Security guards employed by the Avidar company received a verbal directive from company management to detain Arab passengers entering the bus station who are not carrying identification, on suspicion that they are "illegal aliens", i.e. Palestinians from the West Bank in Israel without Israeli-issued entry permits. According to Avidar's regulations, guards are ordered to detain the passengers until Israeli police arrive: "The directive is that every M ["minority" – a euphemism used to specify Palestinian Arab citizens of Israel] without identification is detained until police arrive."

 

Translation of Whatsapp messages from Avidar supervisor to security guard: "I am informing you that the directives are detention of M [minorities] without identification until police arrive. These are the directives. I don't need any legal advice. Send the correction [of the directives] now. I really hope you operate according to these directives."

 

In his letter, Adalah Attorney Fady Khoury stressed that Avidar's policy is illegal:

 

"The detention of passengers and the demand that passengers produce identification in order to enter the station – even when a check reveals that the passenger is not carrying a weapon – constitute an extreme deviation from the authorities provided by law intended to ensure public safety… The authority of security guards to detain is limited to cases in which, during the course of a check of a passenger at the central bus station entrance: a weapon is discovered; there exists reasonable suspicion that the concerned individual is carrying an illegal weapon; or the individual is about to use a weapon.

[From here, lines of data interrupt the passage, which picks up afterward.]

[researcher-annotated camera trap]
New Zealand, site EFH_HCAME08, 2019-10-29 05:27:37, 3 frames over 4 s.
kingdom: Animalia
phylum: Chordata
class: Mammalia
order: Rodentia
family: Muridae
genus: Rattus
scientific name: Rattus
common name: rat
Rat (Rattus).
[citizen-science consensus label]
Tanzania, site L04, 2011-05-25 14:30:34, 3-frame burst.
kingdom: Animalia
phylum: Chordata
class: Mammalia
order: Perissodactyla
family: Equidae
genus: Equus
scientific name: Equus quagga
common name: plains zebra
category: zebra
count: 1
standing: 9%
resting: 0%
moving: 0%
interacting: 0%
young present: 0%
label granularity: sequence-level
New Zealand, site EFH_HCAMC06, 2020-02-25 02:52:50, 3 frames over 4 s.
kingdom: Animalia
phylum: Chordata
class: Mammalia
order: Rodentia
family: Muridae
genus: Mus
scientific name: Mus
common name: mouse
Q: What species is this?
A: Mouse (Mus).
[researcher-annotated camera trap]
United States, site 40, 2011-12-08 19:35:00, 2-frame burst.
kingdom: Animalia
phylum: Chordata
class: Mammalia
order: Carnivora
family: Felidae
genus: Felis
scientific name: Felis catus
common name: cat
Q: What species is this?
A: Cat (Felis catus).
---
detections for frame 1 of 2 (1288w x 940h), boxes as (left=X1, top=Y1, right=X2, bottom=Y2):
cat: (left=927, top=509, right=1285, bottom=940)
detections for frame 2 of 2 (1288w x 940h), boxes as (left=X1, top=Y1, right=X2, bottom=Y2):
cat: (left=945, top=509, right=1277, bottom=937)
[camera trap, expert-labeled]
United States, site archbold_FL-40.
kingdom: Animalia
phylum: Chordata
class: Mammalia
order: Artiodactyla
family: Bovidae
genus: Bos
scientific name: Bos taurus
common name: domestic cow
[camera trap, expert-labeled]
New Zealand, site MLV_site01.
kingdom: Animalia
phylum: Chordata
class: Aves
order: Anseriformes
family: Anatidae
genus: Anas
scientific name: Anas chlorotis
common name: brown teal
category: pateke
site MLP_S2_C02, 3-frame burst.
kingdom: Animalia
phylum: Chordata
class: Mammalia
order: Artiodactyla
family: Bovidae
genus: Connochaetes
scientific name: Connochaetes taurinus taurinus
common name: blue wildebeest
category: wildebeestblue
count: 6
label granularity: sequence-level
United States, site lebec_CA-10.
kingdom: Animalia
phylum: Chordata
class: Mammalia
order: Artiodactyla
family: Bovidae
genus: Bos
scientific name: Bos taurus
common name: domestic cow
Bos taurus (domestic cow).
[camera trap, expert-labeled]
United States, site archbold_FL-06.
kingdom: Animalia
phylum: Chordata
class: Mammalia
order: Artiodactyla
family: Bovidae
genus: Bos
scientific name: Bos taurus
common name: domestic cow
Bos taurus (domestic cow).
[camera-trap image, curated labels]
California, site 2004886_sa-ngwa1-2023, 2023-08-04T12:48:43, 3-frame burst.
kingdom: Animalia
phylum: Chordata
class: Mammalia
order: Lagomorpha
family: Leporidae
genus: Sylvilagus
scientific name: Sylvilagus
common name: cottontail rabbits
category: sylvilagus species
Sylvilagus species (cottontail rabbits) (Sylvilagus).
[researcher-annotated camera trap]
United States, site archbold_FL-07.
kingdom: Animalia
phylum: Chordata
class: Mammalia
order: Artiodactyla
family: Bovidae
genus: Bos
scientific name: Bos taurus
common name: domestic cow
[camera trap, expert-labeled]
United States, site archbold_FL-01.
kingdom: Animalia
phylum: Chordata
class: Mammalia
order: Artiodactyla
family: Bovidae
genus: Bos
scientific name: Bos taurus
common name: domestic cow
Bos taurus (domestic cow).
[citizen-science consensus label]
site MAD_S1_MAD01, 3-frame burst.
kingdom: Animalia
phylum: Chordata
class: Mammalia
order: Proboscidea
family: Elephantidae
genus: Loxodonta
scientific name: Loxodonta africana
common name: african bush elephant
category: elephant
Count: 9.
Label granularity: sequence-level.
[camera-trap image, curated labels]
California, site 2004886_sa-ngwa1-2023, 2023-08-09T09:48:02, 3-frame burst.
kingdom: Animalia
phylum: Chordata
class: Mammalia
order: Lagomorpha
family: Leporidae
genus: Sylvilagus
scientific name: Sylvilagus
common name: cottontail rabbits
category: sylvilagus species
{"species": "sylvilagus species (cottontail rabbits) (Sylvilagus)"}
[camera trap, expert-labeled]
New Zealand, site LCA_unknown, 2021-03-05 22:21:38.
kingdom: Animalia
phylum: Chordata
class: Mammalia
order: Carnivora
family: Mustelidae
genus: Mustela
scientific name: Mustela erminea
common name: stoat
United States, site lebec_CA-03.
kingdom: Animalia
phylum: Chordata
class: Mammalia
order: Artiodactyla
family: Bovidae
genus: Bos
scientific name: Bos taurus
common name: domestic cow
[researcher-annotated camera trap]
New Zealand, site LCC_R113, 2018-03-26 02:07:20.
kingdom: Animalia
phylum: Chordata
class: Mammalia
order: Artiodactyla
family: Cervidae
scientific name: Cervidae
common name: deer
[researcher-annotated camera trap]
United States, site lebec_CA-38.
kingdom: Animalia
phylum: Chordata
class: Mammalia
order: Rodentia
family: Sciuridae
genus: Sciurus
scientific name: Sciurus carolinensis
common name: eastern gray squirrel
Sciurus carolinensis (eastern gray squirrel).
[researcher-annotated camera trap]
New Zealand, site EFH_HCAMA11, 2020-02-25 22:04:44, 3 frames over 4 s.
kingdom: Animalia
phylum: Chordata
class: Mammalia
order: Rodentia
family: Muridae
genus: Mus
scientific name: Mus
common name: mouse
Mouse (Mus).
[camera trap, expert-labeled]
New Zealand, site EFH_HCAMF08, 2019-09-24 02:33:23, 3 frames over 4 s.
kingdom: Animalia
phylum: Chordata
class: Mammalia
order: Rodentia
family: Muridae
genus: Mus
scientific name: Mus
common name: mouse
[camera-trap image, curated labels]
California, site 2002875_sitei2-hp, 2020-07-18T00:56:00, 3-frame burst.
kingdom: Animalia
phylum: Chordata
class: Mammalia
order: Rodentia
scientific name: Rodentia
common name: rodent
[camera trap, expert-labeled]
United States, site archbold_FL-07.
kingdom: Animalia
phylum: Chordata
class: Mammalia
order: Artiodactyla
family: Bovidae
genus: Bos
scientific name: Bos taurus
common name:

There is no law that authorizes station security guards to detain for anything other than these reasons."

 

Attorney Khoury further emphasized:

 

"The denial of an individual's liberty via detention without legal authority is tantamount to assault."

 

Adalah's letter also noted the racist nature of the practice:

 

"The demand for passengers to provide identification is not universal but rather stems from a policy of national [ethnic] profiling based upon the physical appearance of those passing through the station's gates. This policy is fundamentally unacceptable as it uses ethnic/national affiliation as an indication of increased suspicion rather than the characteristics of individual passengers… This policy – and the resulting practice – is racist in nature."

 

The Avidar security company responded to Adalah's letter on 26 June 2017 as follows:

 

"Avidar rejects your claims regarding (alleged) racist or discriminatory conduct on the part of its employees directed at the Arab public or minorities in general at the central bus station site."

 

Attorney Khoury said in response to Avidar's denial:

 

"Avidar's denial of this policy – despite the evidence we have produced – is surprising. The company must act immediately to clarify procedures and direct its guards to act in accordance with the law."